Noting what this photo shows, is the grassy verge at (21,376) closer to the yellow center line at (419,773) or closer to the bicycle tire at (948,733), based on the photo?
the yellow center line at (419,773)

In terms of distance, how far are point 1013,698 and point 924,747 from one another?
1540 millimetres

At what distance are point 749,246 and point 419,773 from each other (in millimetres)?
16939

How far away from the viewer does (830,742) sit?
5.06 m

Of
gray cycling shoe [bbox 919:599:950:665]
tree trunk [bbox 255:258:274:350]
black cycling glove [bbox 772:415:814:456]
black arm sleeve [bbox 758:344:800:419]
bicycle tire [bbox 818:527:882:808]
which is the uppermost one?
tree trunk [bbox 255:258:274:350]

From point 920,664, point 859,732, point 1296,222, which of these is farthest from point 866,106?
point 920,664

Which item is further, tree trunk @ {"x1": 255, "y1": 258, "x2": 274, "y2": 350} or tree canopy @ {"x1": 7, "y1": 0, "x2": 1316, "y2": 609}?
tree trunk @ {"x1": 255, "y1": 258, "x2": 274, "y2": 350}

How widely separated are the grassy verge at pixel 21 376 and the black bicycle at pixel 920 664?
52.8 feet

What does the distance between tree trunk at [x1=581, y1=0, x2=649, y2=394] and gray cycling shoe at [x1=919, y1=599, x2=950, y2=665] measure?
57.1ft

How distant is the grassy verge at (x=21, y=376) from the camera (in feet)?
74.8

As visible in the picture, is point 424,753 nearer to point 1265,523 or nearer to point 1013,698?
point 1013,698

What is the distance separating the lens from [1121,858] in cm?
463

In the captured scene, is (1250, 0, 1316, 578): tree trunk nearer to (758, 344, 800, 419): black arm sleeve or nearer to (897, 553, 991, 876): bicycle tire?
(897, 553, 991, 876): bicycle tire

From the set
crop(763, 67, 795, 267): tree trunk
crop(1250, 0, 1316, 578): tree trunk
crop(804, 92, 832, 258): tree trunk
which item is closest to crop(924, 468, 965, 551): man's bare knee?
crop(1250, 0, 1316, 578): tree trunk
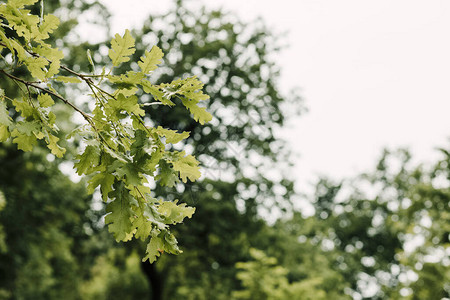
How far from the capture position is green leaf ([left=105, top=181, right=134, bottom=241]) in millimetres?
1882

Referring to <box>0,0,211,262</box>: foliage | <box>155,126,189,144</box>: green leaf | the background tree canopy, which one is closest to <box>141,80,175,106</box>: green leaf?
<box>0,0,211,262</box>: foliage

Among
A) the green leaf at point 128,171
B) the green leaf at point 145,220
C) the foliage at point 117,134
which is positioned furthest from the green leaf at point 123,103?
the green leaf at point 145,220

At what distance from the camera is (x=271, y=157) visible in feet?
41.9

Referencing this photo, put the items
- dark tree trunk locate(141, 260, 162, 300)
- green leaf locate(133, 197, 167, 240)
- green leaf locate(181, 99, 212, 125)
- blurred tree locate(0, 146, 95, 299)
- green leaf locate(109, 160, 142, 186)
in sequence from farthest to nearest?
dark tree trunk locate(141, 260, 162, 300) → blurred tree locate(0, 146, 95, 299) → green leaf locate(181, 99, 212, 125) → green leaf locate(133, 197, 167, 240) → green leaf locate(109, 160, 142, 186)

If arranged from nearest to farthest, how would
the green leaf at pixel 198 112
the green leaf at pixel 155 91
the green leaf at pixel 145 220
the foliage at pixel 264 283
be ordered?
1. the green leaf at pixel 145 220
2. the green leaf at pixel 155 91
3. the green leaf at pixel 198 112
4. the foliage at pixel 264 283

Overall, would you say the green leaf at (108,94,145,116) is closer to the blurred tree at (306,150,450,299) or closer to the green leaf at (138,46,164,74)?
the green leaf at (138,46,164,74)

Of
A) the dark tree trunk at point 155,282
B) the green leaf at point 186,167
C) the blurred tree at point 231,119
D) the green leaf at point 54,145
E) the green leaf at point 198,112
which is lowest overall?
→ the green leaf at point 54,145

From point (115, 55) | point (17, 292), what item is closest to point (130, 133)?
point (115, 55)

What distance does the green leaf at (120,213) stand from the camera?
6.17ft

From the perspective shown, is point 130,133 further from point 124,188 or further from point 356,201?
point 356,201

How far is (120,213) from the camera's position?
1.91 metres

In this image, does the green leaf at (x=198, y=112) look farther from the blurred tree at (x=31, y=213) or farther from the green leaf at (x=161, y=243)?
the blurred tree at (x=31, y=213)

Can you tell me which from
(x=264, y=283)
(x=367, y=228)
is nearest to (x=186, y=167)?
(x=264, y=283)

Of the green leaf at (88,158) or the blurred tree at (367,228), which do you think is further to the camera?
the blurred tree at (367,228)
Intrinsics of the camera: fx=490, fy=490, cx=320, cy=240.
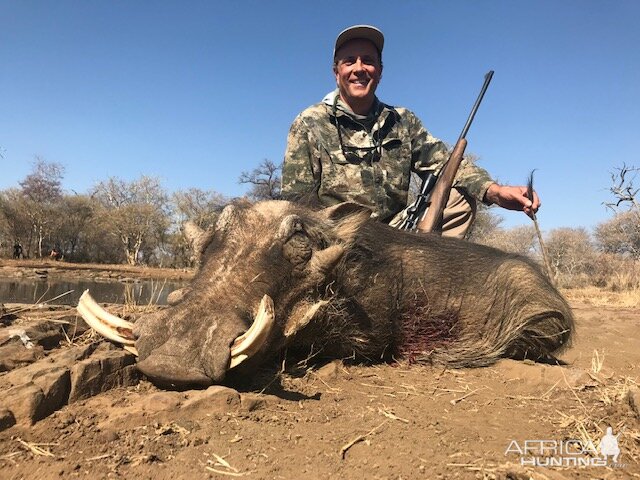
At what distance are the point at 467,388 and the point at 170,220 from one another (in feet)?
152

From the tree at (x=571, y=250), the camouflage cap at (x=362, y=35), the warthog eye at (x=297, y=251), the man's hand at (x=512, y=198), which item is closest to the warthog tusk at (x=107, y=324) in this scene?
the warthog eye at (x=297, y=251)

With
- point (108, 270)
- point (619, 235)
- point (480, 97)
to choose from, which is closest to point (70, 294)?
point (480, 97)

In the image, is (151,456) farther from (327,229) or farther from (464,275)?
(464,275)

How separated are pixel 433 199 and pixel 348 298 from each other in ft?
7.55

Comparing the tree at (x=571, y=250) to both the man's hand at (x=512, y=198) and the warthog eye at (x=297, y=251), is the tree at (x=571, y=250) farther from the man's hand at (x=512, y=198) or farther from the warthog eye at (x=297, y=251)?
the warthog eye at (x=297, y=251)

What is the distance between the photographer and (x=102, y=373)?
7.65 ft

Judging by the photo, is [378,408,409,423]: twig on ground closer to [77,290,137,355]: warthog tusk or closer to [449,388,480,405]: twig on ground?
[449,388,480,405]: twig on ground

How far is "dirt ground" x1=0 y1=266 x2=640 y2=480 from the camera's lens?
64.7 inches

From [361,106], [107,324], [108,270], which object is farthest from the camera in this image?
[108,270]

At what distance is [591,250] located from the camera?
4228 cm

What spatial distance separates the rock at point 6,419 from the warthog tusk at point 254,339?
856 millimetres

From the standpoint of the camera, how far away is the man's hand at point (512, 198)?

________

Copy out every entry above word for word, without the pictures.

Noting what this photo shows, is the grassy verge at (21,376) closer to the yellow center line at (419,773) or closer to the bicycle tire at (948,733), based on the photo?
the yellow center line at (419,773)

In terms of distance, how far are point 1013,698 and point 924,747 from one another?
1540 millimetres

At what distance are point 749,246 and point 419,773 from each other (in millimetres)?
16939

How far away from the viewer does (830,742) sit?
5.06 m

Of
gray cycling shoe [bbox 919:599:950:665]
tree trunk [bbox 255:258:274:350]
black cycling glove [bbox 772:415:814:456]
black arm sleeve [bbox 758:344:800:419]
bicycle tire [bbox 818:527:882:808]
which is the uppermost one?
tree trunk [bbox 255:258:274:350]

From point 920,664, point 859,732, point 1296,222, which of these is farthest from point 866,106?
point 920,664

Which item is further, tree trunk @ {"x1": 255, "y1": 258, "x2": 274, "y2": 350} or tree canopy @ {"x1": 7, "y1": 0, "x2": 1316, "y2": 609}?
tree trunk @ {"x1": 255, "y1": 258, "x2": 274, "y2": 350}

How widely separated are the grassy verge at pixel 21 376 and the black bicycle at pixel 920 664?
52.8 feet

What does the distance between tree trunk at [x1=581, y1=0, x2=649, y2=394] and gray cycling shoe at [x1=919, y1=599, x2=950, y2=665] measure?
57.1ft

How distant is the grassy verge at (x=21, y=376) from the camera (in feet)?
74.8

As visible in the picture, is point 424,753 nearer to point 1265,523 or nearer to point 1013,698?
point 1013,698

What is the distance separating the lens from [1121,858] in cm?
463

In the captured scene, is (1250, 0, 1316, 578): tree trunk nearer to (758, 344, 800, 419): black arm sleeve or nearer to (897, 553, 991, 876): bicycle tire?
(897, 553, 991, 876): bicycle tire

From the set
crop(763, 67, 795, 267): tree trunk
crop(1250, 0, 1316, 578): tree trunk
crop(804, 92, 832, 258): tree trunk
which item is closest to crop(924, 468, 965, 551): man's bare knee?
crop(1250, 0, 1316, 578): tree trunk
How far from the capture position is green leaf ([left=105, top=181, right=134, bottom=241]) in millimetres?
1882

Referring to <box>0,0,211,262</box>: foliage | <box>155,126,189,144</box>: green leaf | the background tree canopy, which one is closest to <box>141,80,175,106</box>: green leaf?
<box>0,0,211,262</box>: foliage

Among
A) the green leaf at point 128,171
B) the green leaf at point 145,220
C) the foliage at point 117,134
which is positioned furthest from the green leaf at point 123,103?
the green leaf at point 145,220

At what distance from the camera is (x=271, y=157) visible in feet?
41.9

Referencing this photo, put the items
- dark tree trunk locate(141, 260, 162, 300)
- green leaf locate(133, 197, 167, 240)
- green leaf locate(181, 99, 212, 125)
- blurred tree locate(0, 146, 95, 299)
- green leaf locate(109, 160, 142, 186)
in sequence from farthest to nearest?
dark tree trunk locate(141, 260, 162, 300) → blurred tree locate(0, 146, 95, 299) → green leaf locate(181, 99, 212, 125) → green leaf locate(133, 197, 167, 240) → green leaf locate(109, 160, 142, 186)

If arranged from nearest to farthest, how would
the green leaf at pixel 198 112
the green leaf at pixel 155 91
the green leaf at pixel 145 220
the foliage at pixel 264 283
be ordered?
1. the green leaf at pixel 145 220
2. the green leaf at pixel 155 91
3. the green leaf at pixel 198 112
4. the foliage at pixel 264 283

Overall, would you say the green leaf at (108,94,145,116) is closer to the blurred tree at (306,150,450,299) or closer to the green leaf at (138,46,164,74)?
the green leaf at (138,46,164,74)

Of
A) the dark tree trunk at point 155,282
B) the green leaf at point 186,167
C) the blurred tree at point 231,119
D) the green leaf at point 54,145
E) the green leaf at point 198,112
which is lowest overall?
→ the green leaf at point 54,145

From point (115, 55) | point (17, 292), what item is closest to point (130, 133)?
point (115, 55)

What distance does the green leaf at (120,213) stand from the camera?
6.17ft

From the perspective shown, is point 130,133 further from point 124,188 or further from point 356,201?
point 356,201

How far is (120,213) from the camera's position?
1.91 metres

In this image, does the green leaf at (x=198, y=112) look farther from the blurred tree at (x=31, y=213) or farther from the green leaf at (x=161, y=243)?
the blurred tree at (x=31, y=213)

Can you tell me which from
(x=264, y=283)
(x=367, y=228)
is nearest to (x=186, y=167)?
(x=264, y=283)

Of the green leaf at (88,158) or the blurred tree at (367,228), which do you think is further to the camera?
the blurred tree at (367,228)
Intrinsics of the camera: fx=490, fy=490, cx=320, cy=240.
At what distance are the point at 467,388 and the point at 170,220 from one another (in feet)?
152

From the tree at (x=571, y=250), the camouflage cap at (x=362, y=35), the warthog eye at (x=297, y=251), the man's hand at (x=512, y=198), which item is closest to the warthog tusk at (x=107, y=324) in this scene?
the warthog eye at (x=297, y=251)

With
- point (108, 270)
- point (619, 235)
- point (480, 97)
to choose from, which is closest to point (70, 294)?
point (480, 97)

In the image, is (151,456) farther from (327,229) or farther from (464,275)?
(464,275)

How separated are pixel 433 199 and pixel 348 298 from each other in ft?
7.55

Comparing the tree at (x=571, y=250) to both the man's hand at (x=512, y=198) and the warthog eye at (x=297, y=251), is the tree at (x=571, y=250) farther from the man's hand at (x=512, y=198) or farther from the warthog eye at (x=297, y=251)?
the warthog eye at (x=297, y=251)

What is the distance between the photographer and (x=102, y=373)?
7.65 ft

Judging by the photo, is [378,408,409,423]: twig on ground closer to [77,290,137,355]: warthog tusk or closer to [449,388,480,405]: twig on ground?
[449,388,480,405]: twig on ground

How far is "dirt ground" x1=0 y1=266 x2=640 y2=480 from the camera's lens?
64.7 inches

From [361,106], [107,324], [108,270], which object is farthest from the camera in this image?
[108,270]

At what distance is [591,250] located from the camera?
4228 cm

What spatial distance separates the rock at point 6,419 from the warthog tusk at point 254,339?
856 millimetres

From the standpoint of the camera, how far away is the man's hand at point (512, 198)?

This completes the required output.